* [EXERCISE DIRECTIONS] Rewrite all of the material below, replacing every "asphalt runway" with "concrete runway" and leaving everything else unchanged.

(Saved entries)
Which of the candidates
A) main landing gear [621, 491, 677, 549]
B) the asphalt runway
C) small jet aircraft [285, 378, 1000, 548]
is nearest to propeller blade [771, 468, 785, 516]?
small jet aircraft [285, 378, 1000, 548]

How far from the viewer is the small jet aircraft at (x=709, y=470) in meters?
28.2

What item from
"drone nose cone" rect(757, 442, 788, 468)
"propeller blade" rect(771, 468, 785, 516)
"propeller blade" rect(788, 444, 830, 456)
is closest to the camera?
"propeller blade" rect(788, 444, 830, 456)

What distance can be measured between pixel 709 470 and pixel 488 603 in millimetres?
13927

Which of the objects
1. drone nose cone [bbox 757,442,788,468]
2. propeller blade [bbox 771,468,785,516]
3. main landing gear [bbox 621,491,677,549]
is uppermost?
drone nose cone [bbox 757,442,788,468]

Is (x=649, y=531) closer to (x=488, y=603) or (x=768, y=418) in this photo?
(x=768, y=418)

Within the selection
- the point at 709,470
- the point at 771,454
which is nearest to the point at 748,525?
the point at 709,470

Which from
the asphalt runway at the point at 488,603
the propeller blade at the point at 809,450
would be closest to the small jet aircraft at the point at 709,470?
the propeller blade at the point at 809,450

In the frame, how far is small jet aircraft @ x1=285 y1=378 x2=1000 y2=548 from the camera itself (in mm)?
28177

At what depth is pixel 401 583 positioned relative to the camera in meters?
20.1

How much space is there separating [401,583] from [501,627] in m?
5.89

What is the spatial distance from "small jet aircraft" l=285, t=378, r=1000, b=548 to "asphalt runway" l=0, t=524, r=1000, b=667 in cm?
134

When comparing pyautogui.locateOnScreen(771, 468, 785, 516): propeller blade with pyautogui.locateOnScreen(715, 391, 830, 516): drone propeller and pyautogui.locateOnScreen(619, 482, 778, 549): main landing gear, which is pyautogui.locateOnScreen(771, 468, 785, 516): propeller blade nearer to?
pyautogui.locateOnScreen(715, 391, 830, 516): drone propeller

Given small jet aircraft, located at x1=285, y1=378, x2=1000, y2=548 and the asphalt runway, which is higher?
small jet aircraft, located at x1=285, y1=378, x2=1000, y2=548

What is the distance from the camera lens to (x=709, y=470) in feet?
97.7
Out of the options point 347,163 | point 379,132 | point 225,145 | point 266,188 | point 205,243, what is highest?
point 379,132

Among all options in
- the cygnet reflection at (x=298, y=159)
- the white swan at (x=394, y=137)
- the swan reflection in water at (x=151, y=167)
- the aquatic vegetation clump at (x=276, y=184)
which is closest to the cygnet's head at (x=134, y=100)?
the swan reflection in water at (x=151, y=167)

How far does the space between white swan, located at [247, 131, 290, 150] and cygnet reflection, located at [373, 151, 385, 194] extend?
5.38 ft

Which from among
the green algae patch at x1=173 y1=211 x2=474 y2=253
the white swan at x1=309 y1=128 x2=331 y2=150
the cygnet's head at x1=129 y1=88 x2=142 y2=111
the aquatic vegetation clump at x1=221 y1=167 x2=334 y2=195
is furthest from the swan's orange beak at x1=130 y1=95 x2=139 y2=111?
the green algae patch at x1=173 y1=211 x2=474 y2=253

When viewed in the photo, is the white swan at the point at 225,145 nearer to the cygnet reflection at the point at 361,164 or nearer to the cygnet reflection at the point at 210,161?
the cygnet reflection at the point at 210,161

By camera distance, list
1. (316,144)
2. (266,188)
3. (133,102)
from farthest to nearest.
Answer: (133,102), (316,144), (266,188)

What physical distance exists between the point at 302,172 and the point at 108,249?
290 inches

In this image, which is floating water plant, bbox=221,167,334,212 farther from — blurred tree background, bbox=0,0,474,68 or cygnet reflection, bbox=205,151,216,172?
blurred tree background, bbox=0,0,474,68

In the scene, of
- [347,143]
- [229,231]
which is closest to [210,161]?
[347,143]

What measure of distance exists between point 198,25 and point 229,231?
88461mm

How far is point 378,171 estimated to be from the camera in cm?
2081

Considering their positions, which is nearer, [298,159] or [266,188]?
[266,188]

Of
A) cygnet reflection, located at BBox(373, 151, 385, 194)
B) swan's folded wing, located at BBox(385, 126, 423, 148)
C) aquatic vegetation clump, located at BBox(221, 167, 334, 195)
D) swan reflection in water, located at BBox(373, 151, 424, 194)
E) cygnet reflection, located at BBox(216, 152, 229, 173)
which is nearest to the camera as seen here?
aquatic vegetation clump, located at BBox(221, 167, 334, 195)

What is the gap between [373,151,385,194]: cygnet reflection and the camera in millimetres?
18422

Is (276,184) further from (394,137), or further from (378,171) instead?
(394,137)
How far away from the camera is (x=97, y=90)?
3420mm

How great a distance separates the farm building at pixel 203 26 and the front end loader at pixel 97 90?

* [FINISHED ANSWER]
Which of the candidates
A) main landing gear [621, 491, 677, 549]
B) the concrete runway
C) small jet aircraft [285, 378, 1000, 548]
is nearest to propeller blade [771, 468, 785, 516]?
small jet aircraft [285, 378, 1000, 548]

How far from the viewer is the small jet aircraft at (x=709, y=470) in meters?
28.2

What item from
"drone nose cone" rect(757, 442, 788, 468)
"propeller blade" rect(771, 468, 785, 516)
"propeller blade" rect(788, 444, 830, 456)
is closest to the camera?
"propeller blade" rect(788, 444, 830, 456)

What distance can be measured between pixel 709 470 and pixel 488 603 in millimetres?
13927

Which of the objects
1. drone nose cone [bbox 757,442,788,468]
2. propeller blade [bbox 771,468,785,516]
3. main landing gear [bbox 621,491,677,549]
is uppermost?
drone nose cone [bbox 757,442,788,468]

Is (x=649, y=531) closer to (x=488, y=603) or (x=768, y=418) in this photo?
(x=768, y=418)

Within the selection
- the point at 709,470
- the point at 771,454
which is nearest to the point at 748,525?
the point at 709,470

Which from
the concrete runway at the point at 488,603
the propeller blade at the point at 809,450
would be closest to the small jet aircraft at the point at 709,470?
the propeller blade at the point at 809,450

In the frame, how far is small jet aircraft @ x1=285 y1=378 x2=1000 y2=548 from the camera itself (in mm)?
28177

At what depth is pixel 401 583 positioned relative to the camera in meters?
20.1

How much space is there separating [401,583] from [501,627] in m?
5.89

What is the spatial distance from "small jet aircraft" l=285, t=378, r=1000, b=548 to "concrete runway" l=0, t=524, r=1000, b=667 in cm?
134

When comparing pyautogui.locateOnScreen(771, 468, 785, 516): propeller blade with pyautogui.locateOnScreen(715, 391, 830, 516): drone propeller and pyautogui.locateOnScreen(619, 482, 778, 549): main landing gear, which is pyautogui.locateOnScreen(771, 468, 785, 516): propeller blade nearer to?
pyautogui.locateOnScreen(715, 391, 830, 516): drone propeller

Given small jet aircraft, located at x1=285, y1=378, x2=1000, y2=548 and the concrete runway, which is higher?
small jet aircraft, located at x1=285, y1=378, x2=1000, y2=548

What is the distance from the camera lens to (x=709, y=470) in feet?
97.7
Out of the options point 347,163 | point 379,132 | point 225,145 | point 266,188 | point 205,243, what is highest?
point 379,132

Among all options in
- the cygnet reflection at (x=298, y=159)
- the white swan at (x=394, y=137)
- the swan reflection in water at (x=151, y=167)
- the aquatic vegetation clump at (x=276, y=184)
which is closest to the cygnet's head at (x=134, y=100)?
the swan reflection in water at (x=151, y=167)

How far does the space between white swan, located at [247, 131, 290, 150] and cygnet reflection, located at [373, 151, 385, 194] extend?
5.38 ft

Which from among
the green algae patch at x1=173 y1=211 x2=474 y2=253
the white swan at x1=309 y1=128 x2=331 y2=150
the cygnet's head at x1=129 y1=88 x2=142 y2=111
the aquatic vegetation clump at x1=221 y1=167 x2=334 y2=195
is furthest from the swan's orange beak at x1=130 y1=95 x2=139 y2=111?
the green algae patch at x1=173 y1=211 x2=474 y2=253

When viewed in the photo, is the white swan at the point at 225,145 nearer to the cygnet reflection at the point at 361,164 or nearer to the cygnet reflection at the point at 210,161?
the cygnet reflection at the point at 210,161

By camera distance, list
1. (316,144)
2. (266,188)
3. (133,102)
from farthest to nearest.
Answer: (133,102), (316,144), (266,188)

What physical distance exists between the point at 302,172 and the point at 108,249?
290 inches

In this image, which is floating water plant, bbox=221,167,334,212 farther from — blurred tree background, bbox=0,0,474,68 or cygnet reflection, bbox=205,151,216,172?
blurred tree background, bbox=0,0,474,68

In the scene, of
- [347,143]
- [229,231]
which is closest to [210,161]?
[347,143]

What measure of distance exists between point 198,25 and point 229,231?
88461mm

How far is point 378,171 estimated to be from the camera in cm?
2081

Considering their positions, which is nearer, [298,159] or [266,188]?
[266,188]

Of
A) cygnet reflection, located at BBox(373, 151, 385, 194)
B) swan's folded wing, located at BBox(385, 126, 423, 148)
C) aquatic vegetation clump, located at BBox(221, 167, 334, 195)
D) swan reflection in water, located at BBox(373, 151, 424, 194)
E) cygnet reflection, located at BBox(216, 152, 229, 173)
which is nearest to the camera as seen here?
aquatic vegetation clump, located at BBox(221, 167, 334, 195)

What is the gap between [373,151,385,194]: cygnet reflection and the camera in millimetres?
18422

Is (276,184) further from (394,137), or further from (378,171) instead?
(394,137)
How far away from the camera is (x=97, y=90)?
3420mm

How great a distance separates the farm building at pixel 203 26 and the front end loader at pixel 97 90?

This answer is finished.